Would you find each line in the entries below with the string "Washington" and copy it?
*** Begin section ***
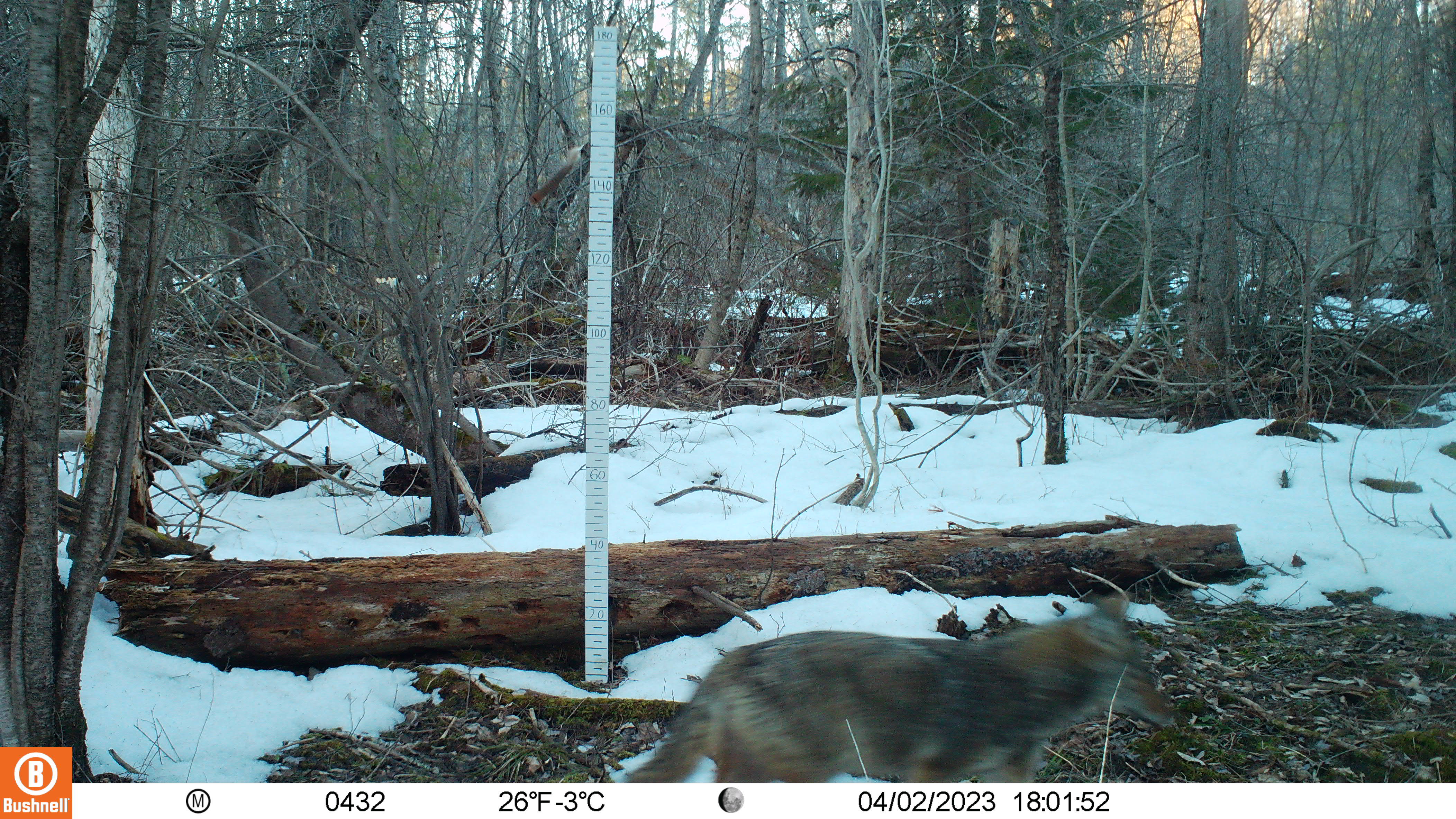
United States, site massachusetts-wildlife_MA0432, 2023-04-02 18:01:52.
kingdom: Animalia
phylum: Chordata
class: Mammalia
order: Carnivora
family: Canidae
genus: Canis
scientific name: Canis latrans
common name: coyote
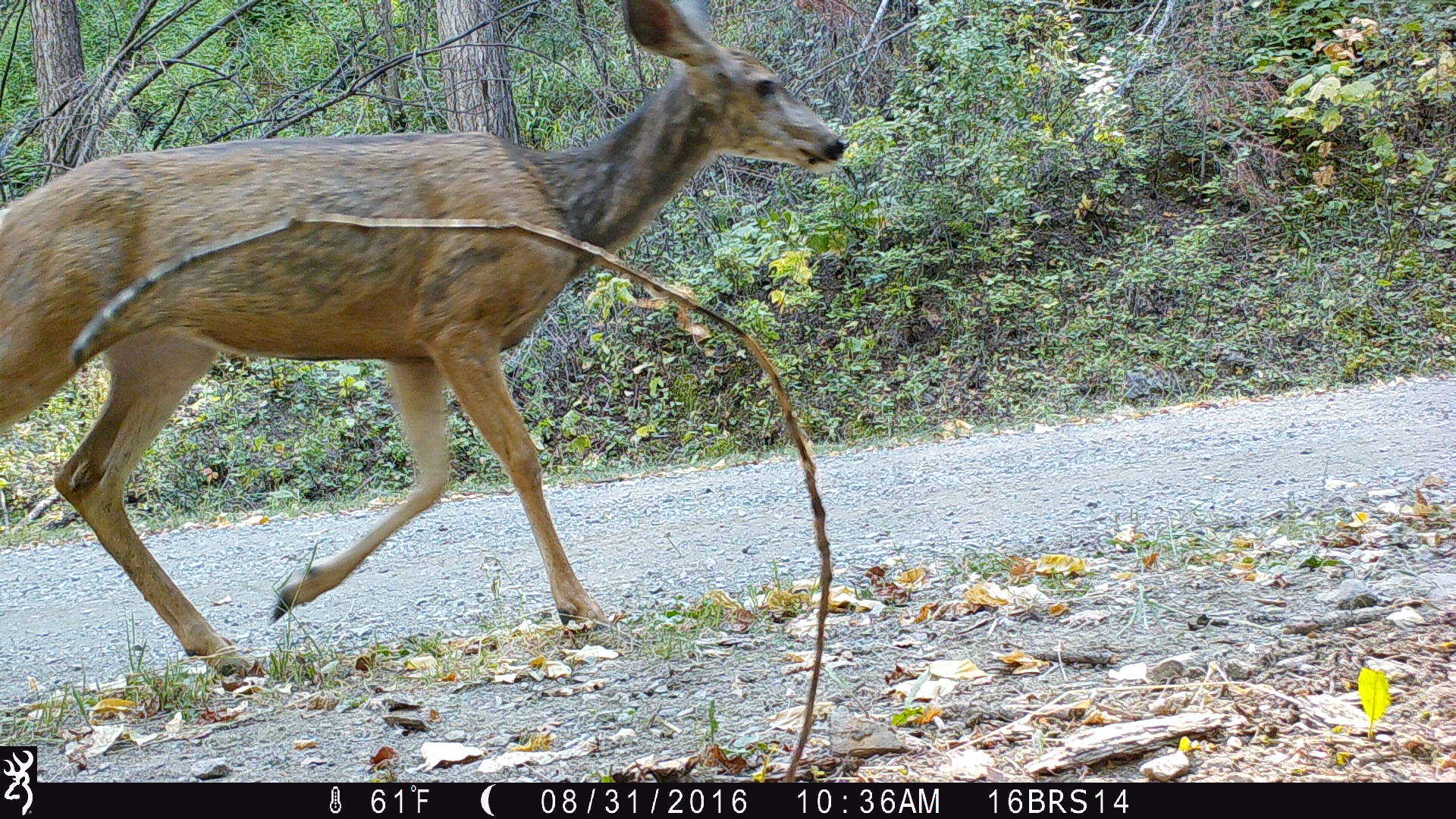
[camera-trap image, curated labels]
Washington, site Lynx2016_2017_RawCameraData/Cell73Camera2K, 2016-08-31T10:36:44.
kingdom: Animalia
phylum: Chordata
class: Mammalia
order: Artiodactyla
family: Cervidae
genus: Odocoileus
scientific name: Odocoileus hemionus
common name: mule deer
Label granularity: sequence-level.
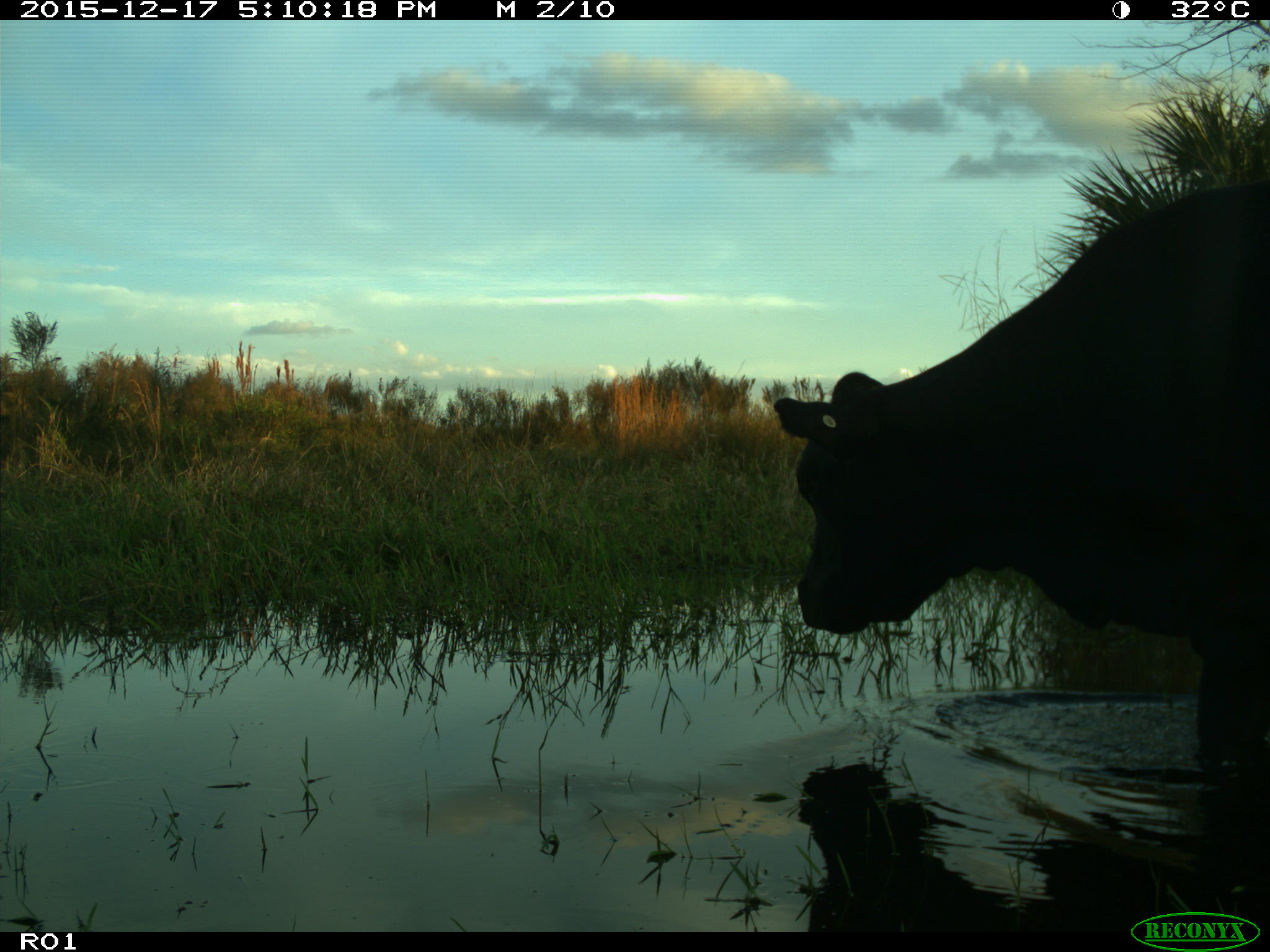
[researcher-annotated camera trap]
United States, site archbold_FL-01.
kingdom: Animalia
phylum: Chordata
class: Mammalia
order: Artiodactyla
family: Bovidae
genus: Bos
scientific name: Bos taurus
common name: domestic cow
Bos taurus (domestic cow).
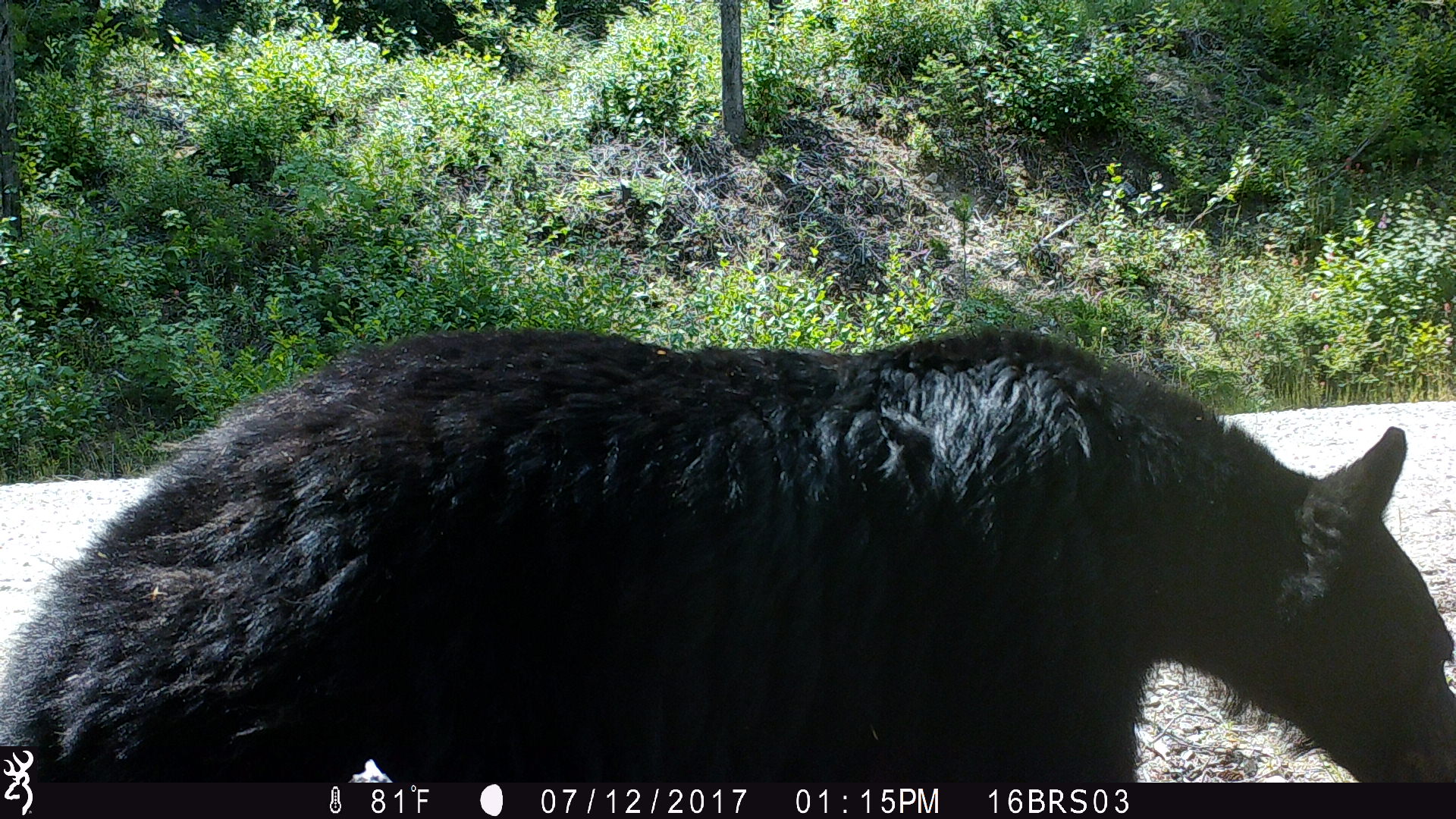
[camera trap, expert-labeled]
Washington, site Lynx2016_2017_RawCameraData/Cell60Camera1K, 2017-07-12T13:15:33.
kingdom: Animalia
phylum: Chordata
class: Mammalia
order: Carnivora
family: Ursidae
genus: Ursus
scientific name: Ursus americanus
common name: american black bear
Ursus americanus (american black bear). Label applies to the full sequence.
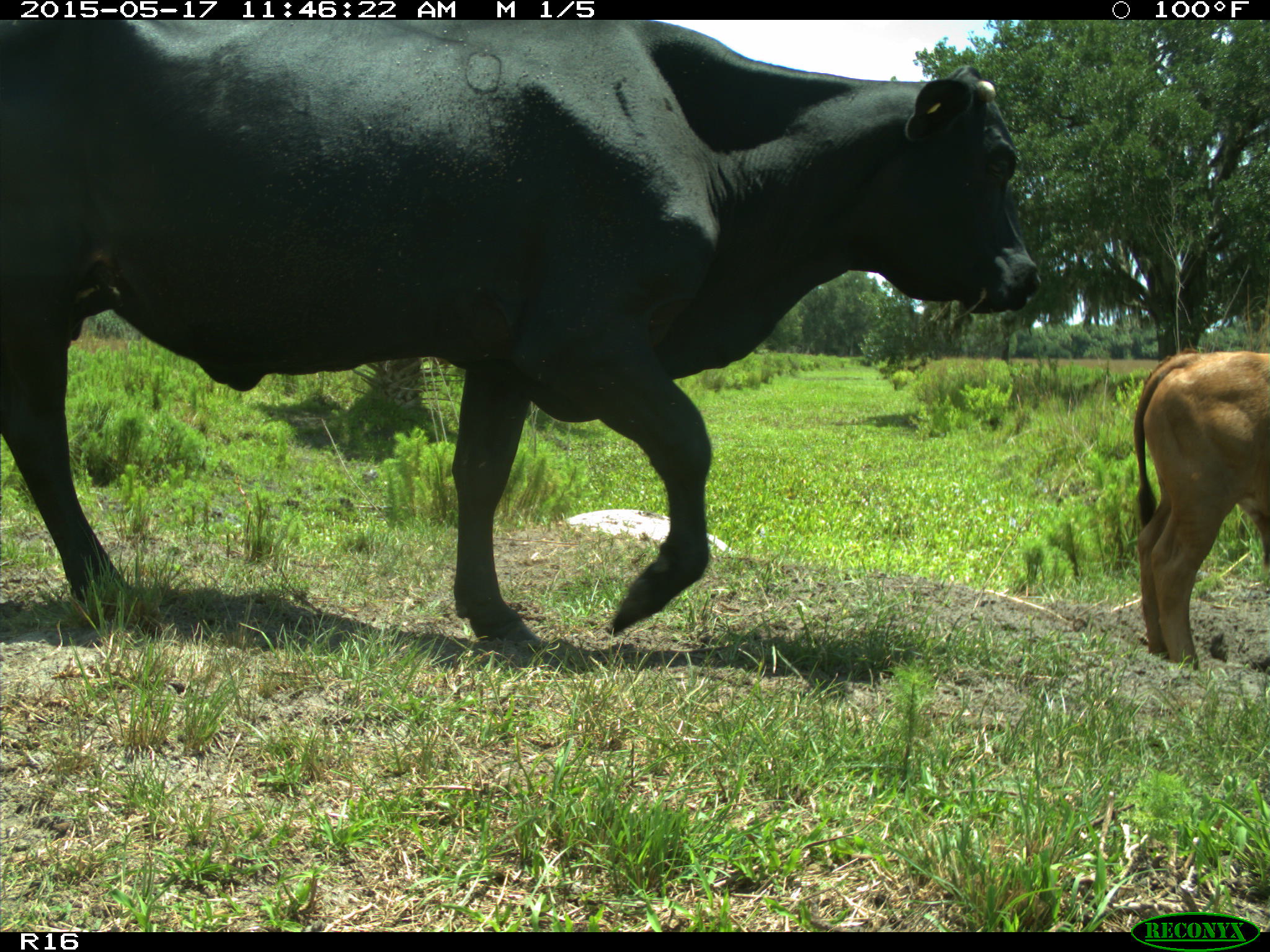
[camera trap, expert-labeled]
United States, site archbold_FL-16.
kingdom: Animalia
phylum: Chordata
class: Mammalia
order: Artiodactyla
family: Bovidae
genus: Bos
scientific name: Bos taurus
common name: domestic cow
*** End section ***
* **Result for this exercise**:
Washington, site Lynx2016_2017_RawCameraData/Cell73Camera2K, 2016-08-31T10:36:44.
Washington, site Lynx2016_2017_RawCameraData/Cell60Camera1K, 2017-07-12T13:15:33.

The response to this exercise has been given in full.